Por Fábio Guimarães*

Na segunda passada, numa manhã igual à de hoje, estava já internado à espera de cirurgia, em uma sala abarrotada de olhares ansiosos. E era um entra e sai sem parar – um caos ordenado… Tal uma feira livre. Antes, porém, entregaram-me uma quase sapatilha; uma touca horrorosa e um camisolão de dar dó – conta de seu aspecto cômico. Sabia ser a sala anterior ao Centro Cirúrgico. Então, devidamente trajado para o procedimento carregado daquela famosa frase “Toda cirurgia envolve um risco (de morte é claro). Pode ocorrer tudo como previsto ou é possível que você saia direto para a funerária”. É interessante a reação de cada um. Aquela mulher – uma paciente – falava sem parar com uma paciente enfermeira. No outro canto um individuo roía as unhas. Fui colocado em uma maca confortável que me levaria à famosa sala! Ao lado o seu Joaquim. – Vejo que você é novato em cirurgias – disse-me sorrindo. – Sim. Consegui articular a afirmação. – É a quinta que faço – retornou o Joaquim. – Quinta! – exclamei. – Retirei a vesícula; o apêndice; uma hérnia inguinal; uma úlcera estomacal perfurada e, agora, uma porção de divertículos inflamados – enumerou-me, com um ar de superioridade, o Senhor Joaquim. – O Senhor está escolado – retruquei. Ele concordou movimentando a cabeça. Logo em seguida ao breve diálogo veio o chamado: “Senhor Joaquim”. E lá se foi o Joaquim com um pálido meio riso no rosto visivelmente apavorado. Confesso que tive inveja dele. “Por que não quebrei nada antes?”. Se ele, useiro e vezeiro em operações, saiu com ar de cadáver, como procederei eu, neófito nessa prática tenebrosa? E chegava a dona Maria, meio viva, meio morta. Eu, com a camisola ridícula, quieto esperando o chamado quase fúnebre…

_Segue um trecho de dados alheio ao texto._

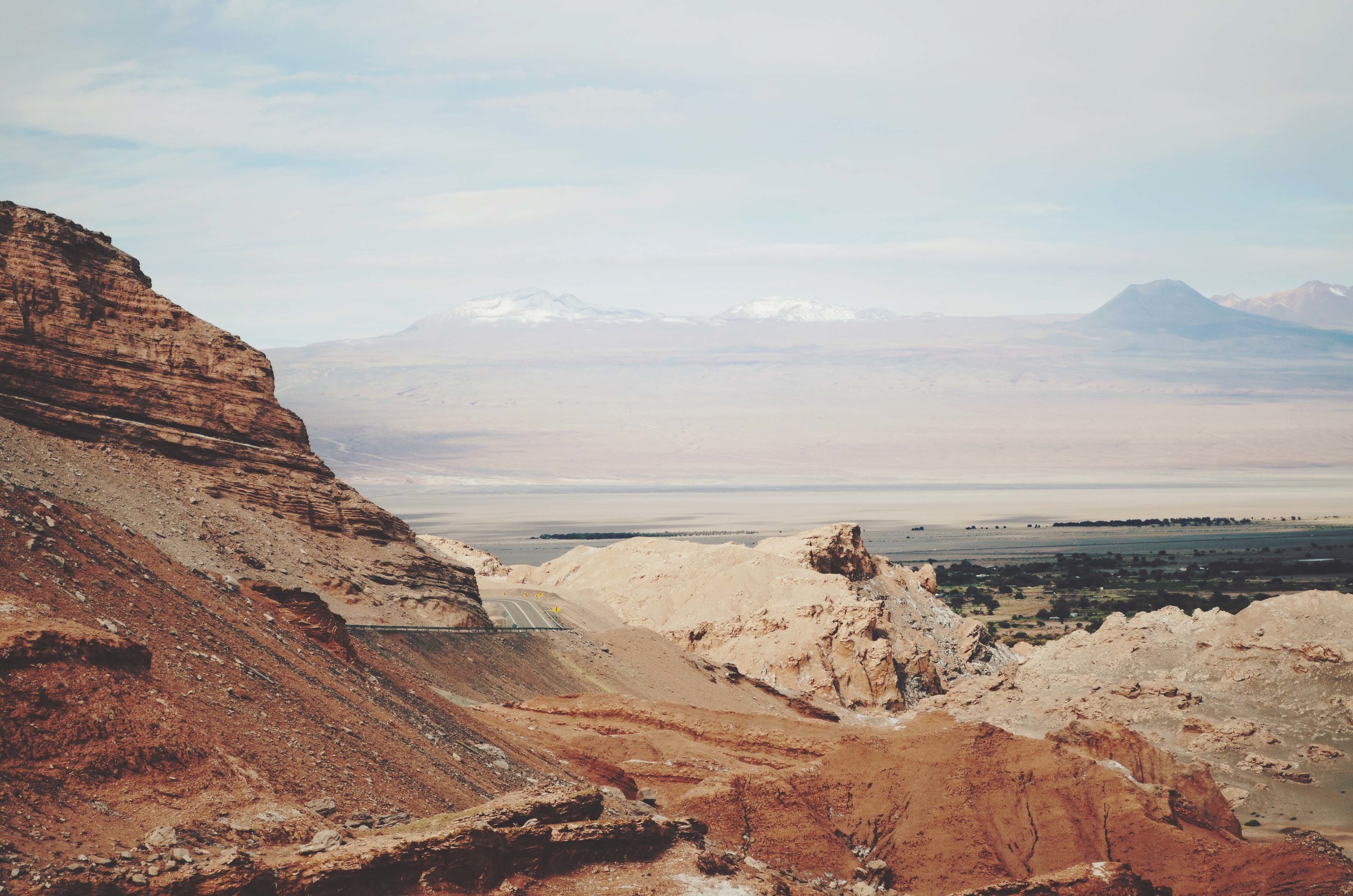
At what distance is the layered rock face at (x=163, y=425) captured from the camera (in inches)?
1072

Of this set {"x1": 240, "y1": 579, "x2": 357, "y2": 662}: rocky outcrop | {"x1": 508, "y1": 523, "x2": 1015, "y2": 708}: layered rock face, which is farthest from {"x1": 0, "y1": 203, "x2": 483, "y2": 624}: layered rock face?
{"x1": 508, "y1": 523, "x2": 1015, "y2": 708}: layered rock face

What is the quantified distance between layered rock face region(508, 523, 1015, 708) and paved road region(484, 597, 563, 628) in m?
3.55

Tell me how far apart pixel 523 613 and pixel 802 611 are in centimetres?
969

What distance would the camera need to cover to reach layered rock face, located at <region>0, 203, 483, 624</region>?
27.2m

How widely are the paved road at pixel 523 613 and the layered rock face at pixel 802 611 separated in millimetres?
3553

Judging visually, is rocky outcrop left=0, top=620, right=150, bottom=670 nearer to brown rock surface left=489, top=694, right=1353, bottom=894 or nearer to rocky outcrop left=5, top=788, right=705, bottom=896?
rocky outcrop left=5, top=788, right=705, bottom=896

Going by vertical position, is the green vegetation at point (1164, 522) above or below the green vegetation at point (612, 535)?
above

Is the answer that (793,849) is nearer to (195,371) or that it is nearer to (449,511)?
(195,371)

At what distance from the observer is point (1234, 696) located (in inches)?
1294

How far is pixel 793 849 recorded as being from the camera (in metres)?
17.6

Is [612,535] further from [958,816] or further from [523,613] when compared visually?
[958,816]

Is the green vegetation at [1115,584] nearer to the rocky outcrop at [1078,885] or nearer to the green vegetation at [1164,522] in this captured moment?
the green vegetation at [1164,522]

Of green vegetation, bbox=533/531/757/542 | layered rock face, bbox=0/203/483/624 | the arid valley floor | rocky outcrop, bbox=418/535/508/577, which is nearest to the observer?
the arid valley floor

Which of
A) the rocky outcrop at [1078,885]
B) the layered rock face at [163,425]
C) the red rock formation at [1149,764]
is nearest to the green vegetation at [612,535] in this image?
the layered rock face at [163,425]
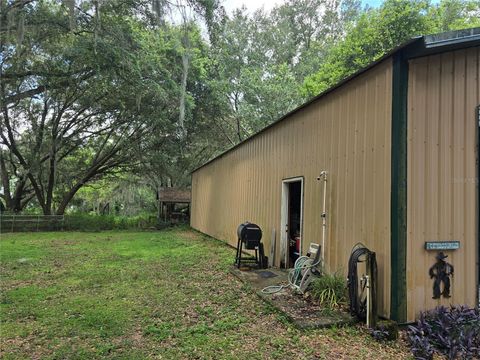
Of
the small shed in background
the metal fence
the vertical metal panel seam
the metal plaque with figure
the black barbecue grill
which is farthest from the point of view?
the small shed in background

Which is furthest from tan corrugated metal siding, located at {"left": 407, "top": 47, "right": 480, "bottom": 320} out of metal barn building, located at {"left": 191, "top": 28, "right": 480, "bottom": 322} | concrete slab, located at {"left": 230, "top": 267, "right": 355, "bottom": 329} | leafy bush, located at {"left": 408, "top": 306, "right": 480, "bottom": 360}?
concrete slab, located at {"left": 230, "top": 267, "right": 355, "bottom": 329}

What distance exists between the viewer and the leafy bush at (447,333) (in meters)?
2.87

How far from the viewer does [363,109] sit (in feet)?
13.3

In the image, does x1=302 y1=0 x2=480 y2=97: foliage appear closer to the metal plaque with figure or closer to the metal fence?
the metal plaque with figure

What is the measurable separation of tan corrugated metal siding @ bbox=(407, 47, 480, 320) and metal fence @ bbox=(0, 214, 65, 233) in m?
14.5

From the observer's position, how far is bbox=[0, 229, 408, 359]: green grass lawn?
2.95 metres

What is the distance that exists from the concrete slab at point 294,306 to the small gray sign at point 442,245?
1136mm

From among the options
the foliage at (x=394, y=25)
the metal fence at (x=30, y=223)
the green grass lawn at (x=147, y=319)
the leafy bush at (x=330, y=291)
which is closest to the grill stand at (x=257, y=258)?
the green grass lawn at (x=147, y=319)

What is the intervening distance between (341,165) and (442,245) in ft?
4.96

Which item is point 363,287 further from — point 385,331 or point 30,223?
point 30,223

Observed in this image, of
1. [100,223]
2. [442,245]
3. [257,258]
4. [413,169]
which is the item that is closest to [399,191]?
[413,169]

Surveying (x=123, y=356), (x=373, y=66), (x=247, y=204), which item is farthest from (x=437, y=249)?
(x=247, y=204)

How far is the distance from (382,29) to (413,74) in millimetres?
12455

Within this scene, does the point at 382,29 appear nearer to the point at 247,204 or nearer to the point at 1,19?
the point at 247,204
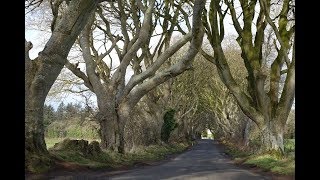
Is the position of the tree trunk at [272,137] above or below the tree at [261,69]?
below

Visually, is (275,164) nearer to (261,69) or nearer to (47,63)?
(261,69)

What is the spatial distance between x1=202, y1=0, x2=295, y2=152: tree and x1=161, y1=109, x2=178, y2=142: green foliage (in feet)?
55.5

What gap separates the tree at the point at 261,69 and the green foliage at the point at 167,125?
55.5 feet

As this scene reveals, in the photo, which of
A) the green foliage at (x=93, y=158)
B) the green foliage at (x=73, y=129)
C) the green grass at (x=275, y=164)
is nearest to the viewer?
the green foliage at (x=93, y=158)

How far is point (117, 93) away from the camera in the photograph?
20.8 meters

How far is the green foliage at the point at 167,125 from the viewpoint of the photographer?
128 feet

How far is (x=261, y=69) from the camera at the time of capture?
71.8ft

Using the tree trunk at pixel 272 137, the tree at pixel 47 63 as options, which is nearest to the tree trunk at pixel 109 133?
the tree trunk at pixel 272 137

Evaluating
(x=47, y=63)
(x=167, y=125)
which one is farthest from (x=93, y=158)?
(x=167, y=125)

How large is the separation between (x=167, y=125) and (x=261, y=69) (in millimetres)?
18955

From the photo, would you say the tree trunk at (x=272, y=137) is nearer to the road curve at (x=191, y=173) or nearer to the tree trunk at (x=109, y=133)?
the road curve at (x=191, y=173)
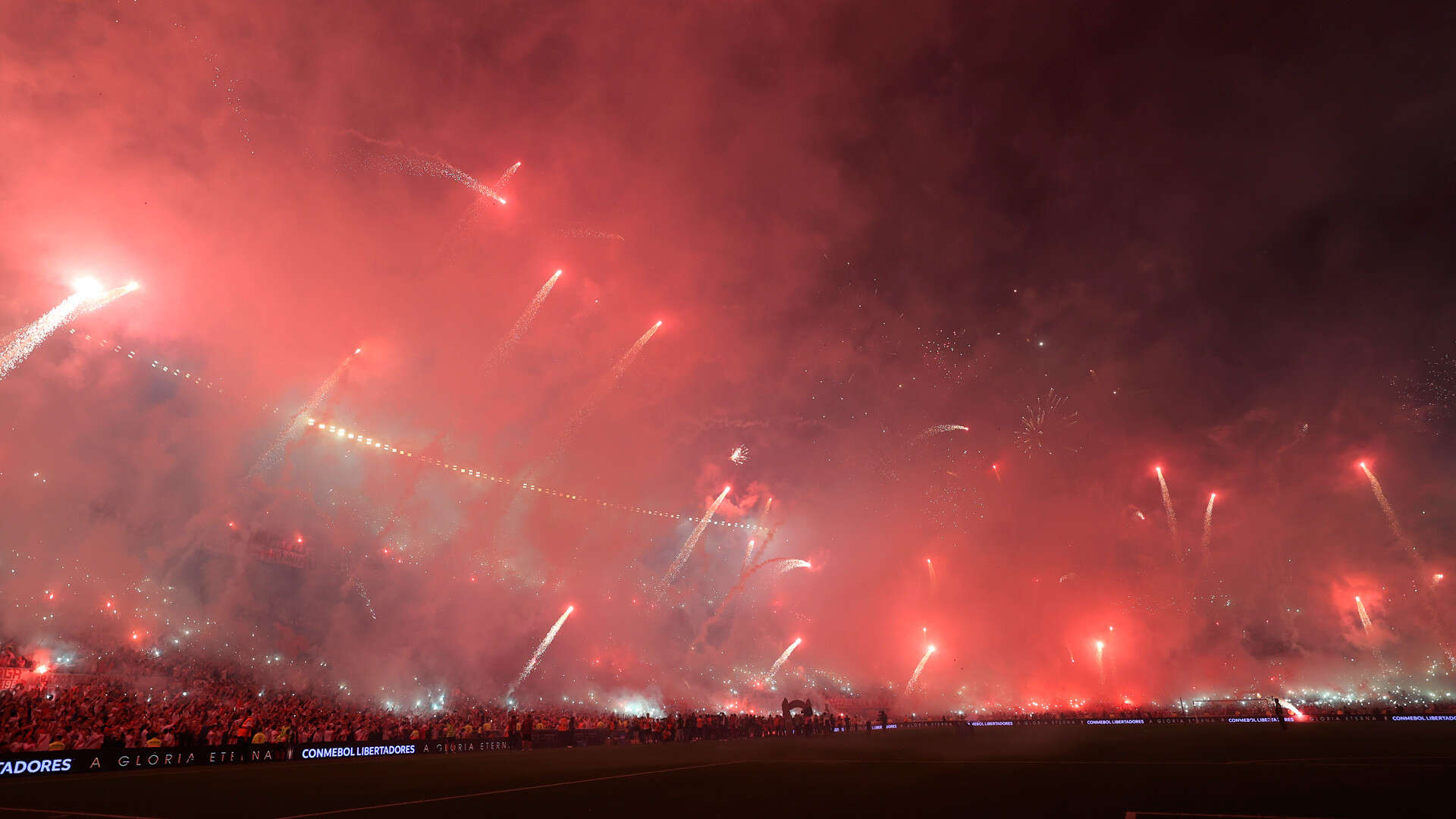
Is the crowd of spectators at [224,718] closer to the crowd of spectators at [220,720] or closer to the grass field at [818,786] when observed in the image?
the crowd of spectators at [220,720]

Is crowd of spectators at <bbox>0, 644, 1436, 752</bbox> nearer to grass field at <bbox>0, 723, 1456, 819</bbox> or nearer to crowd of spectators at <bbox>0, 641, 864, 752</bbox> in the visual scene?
crowd of spectators at <bbox>0, 641, 864, 752</bbox>

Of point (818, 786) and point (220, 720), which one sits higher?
point (818, 786)

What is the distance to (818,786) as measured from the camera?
1602 centimetres

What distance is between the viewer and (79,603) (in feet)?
160

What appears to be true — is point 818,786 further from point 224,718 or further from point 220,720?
point 224,718

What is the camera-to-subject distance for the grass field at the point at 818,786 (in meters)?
12.4

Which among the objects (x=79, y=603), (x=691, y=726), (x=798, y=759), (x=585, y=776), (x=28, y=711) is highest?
(x=79, y=603)

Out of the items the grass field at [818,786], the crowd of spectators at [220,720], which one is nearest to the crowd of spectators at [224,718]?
the crowd of spectators at [220,720]

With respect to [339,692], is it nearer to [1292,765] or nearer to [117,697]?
[117,697]

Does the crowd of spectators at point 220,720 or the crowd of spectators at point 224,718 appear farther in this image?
the crowd of spectators at point 224,718

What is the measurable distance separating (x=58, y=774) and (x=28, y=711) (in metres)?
8.95

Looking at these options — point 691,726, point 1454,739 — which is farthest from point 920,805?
point 691,726

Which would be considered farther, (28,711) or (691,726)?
(691,726)

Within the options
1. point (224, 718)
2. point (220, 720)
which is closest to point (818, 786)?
point (220, 720)
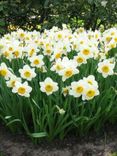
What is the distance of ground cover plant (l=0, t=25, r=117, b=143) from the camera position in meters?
2.90

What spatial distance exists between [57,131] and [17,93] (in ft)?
1.32

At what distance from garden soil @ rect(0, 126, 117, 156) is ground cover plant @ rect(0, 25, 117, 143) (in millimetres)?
64

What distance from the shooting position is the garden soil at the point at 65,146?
3.03m

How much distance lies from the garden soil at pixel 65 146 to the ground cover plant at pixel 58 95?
64 mm

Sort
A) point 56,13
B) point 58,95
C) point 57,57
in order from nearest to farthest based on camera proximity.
Answer: point 58,95, point 57,57, point 56,13

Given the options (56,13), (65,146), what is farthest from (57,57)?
(56,13)

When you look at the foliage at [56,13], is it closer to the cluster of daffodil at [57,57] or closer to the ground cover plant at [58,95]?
the cluster of daffodil at [57,57]

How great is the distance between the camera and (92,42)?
11.9 ft

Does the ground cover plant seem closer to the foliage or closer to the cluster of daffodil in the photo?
the cluster of daffodil

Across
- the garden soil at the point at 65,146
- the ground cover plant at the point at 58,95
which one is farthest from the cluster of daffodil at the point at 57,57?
the garden soil at the point at 65,146

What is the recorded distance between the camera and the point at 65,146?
3092mm

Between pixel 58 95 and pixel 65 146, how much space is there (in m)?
0.39

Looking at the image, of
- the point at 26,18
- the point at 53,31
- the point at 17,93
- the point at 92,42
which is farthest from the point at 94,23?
the point at 17,93

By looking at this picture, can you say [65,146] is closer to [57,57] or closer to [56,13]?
[57,57]
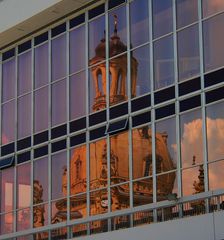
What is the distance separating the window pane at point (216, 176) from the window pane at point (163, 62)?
2967mm

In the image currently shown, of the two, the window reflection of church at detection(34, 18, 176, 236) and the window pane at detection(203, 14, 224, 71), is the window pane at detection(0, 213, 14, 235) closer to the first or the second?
the window reflection of church at detection(34, 18, 176, 236)

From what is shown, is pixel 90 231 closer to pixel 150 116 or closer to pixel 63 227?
pixel 63 227

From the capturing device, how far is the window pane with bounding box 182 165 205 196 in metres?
23.3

Creio que, antes de minha vez, foram e chegou do Centro Cirúrgico, uma dúzia de pessoas anônimas – éramos robusta coleção de receios e agonia que não se declarava. (Nem carecia…). Súbito a voz anuncia: “Senhor Fábio!”. E veio uma enfermeira risonha, “Vamos nós!”. Não achei a mínima graça. Depois, já no local do matadouro, escutei a simpática anestesista dizer: “Estamos a lhe aplicar um remedinho para dormir…”. E não ouvi mais nada! Acordei, vivo, na sala de recuperação: lotada de sobreviventes!…


*Fábio Guimarães é poeta, escritor, professor e defensor público de Mato Grosso.